Database Connection Pool Optimization

# starpunk/database/pool.py
from contextlib import contextmanager
from threading import Semaphore, Lock
from queue import Queue, Empty, Full
import sqlite3

class ConnectionPool:
    """Thread-safe SQLite connection pool"""

    def __init__(
        self,
        database_path: str,
        pool_size: int = None,
        timeout: float = None
    ):
        self.database_path = database_path
        self.pool_size = pool_size or config.DB_CONNECTION_POOL_SIZE
        self.timeout = timeout or config.DB_CONNECTION_TIMEOUT
        self._pool = Queue(maxsize=self.pool_size)
        self._all_connections = []
        self._lock = Lock()
        self._stats = {
            'acquired': 0,
            'released': 0,
            'created': 0,
            'wait_time_total': 0,
            'active': 0
        }

        # Pre-create connections
        for _ in range(self.pool_size):
            self._create_connection()

    def _create_connection(self) -> sqlite3.Connection:
        """Create a new database connection"""
        conn = sqlite3.connect(self.database_path)

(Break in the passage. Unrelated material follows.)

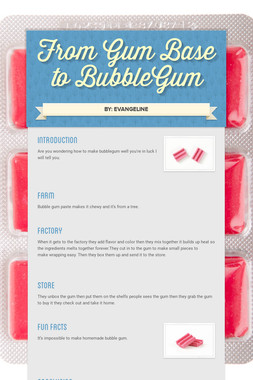 From Gum Base to BubbleGum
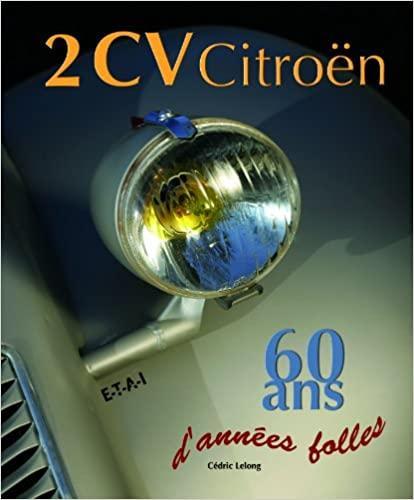 2008 2CV 60 ans d'années folles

        # Configure connection for production
        conn.execute("PRAGMA journal_mode=WAL")
        conn.execute(f"PRAGMA busy_timeout={config.DB_BUSY_TIMEOUT}")
        conn.execute("PRAGMA synchronous=NORMAL")
        conn.execute("PRAGMA temp_store=MEMORY")

        # Enable row factory for dict-like access
        conn.row_factory = sqlite3.Row

        with self._lock:
            self._all_connections.append(conn)
            self._stats['created'] += 1

        return conn

    @contextmanager
    def acquire(self):
        """Acquire connection from pool"""
        start_time = time.time()
        conn = None

        try:
            # Try to get connection with timeout
            conn = self._pool.get(timeout=self.timeout)
            wait_time = time.time() - start_time

            with self._lock:
                self._stats['acquired'] += 1
                self._stats['wait_time_total'] += wait_time
                self._stats['active'] += 1

            if wait_time > 1.0:
                logger.warning(
                    "Slow connection acquisition",
                    extra={'wait_time': wait_time}
                )

            yield conn

        except Empty:
            raise DatabaseError(
                "Connection pool exhausted",
                suggestion="Increase pool size or optimize queries",
                details={
                    'pool_size': self.pool_size,
                    'timeout': self.timeout
                }
            )
        finally:
            if conn:
                # Return connection to pool
                try:
                    self._pool.put_nowait(conn)
                    with self._lock:
                        self._stats['released'] += 1
                        self._stats['active'] -= 1
                except Full:
                    # Pool is full, close the connection
                    conn.close()

    def get_stats(self) -> dict:
        """Get pool statistics"""
        with self._lock:
            return {
                **self._stats,
                'pool_size': self.pool_size,
                'available': self._pool.qsize()
            }

    def close_all(self):
        """Close all connections in pool"""
        while not self._pool.empty():
            try:
                conn = self._pool.get_nowait()
                conn.close()
            except Empty:
                break

        for conn in self._all_connections:
            try:
                conn.close()
            except:
                pass

# Global pool instance
_connection_pool = None

def get_connection_pool() -> ConnectionPool:
    """Get or create connection pool"""
    global _connection_pool
    if _connection_pool is None:
        _connection_pool = ConnectionPool(
            database_path=config.DATABASE_PATH
        )
    return _connection_pool

@contextmanager
def get_db():
    """Get database connection from pool"""
    pool = get_connection_pool()
    with pool.acquire() as conn:
        yield conn

Structured Logging Implementation

# starpunk/logging/setup.py
import logging
import json
import sys
from uuid import uuid4

def setup_logging():
    """Configure structured logging for production"""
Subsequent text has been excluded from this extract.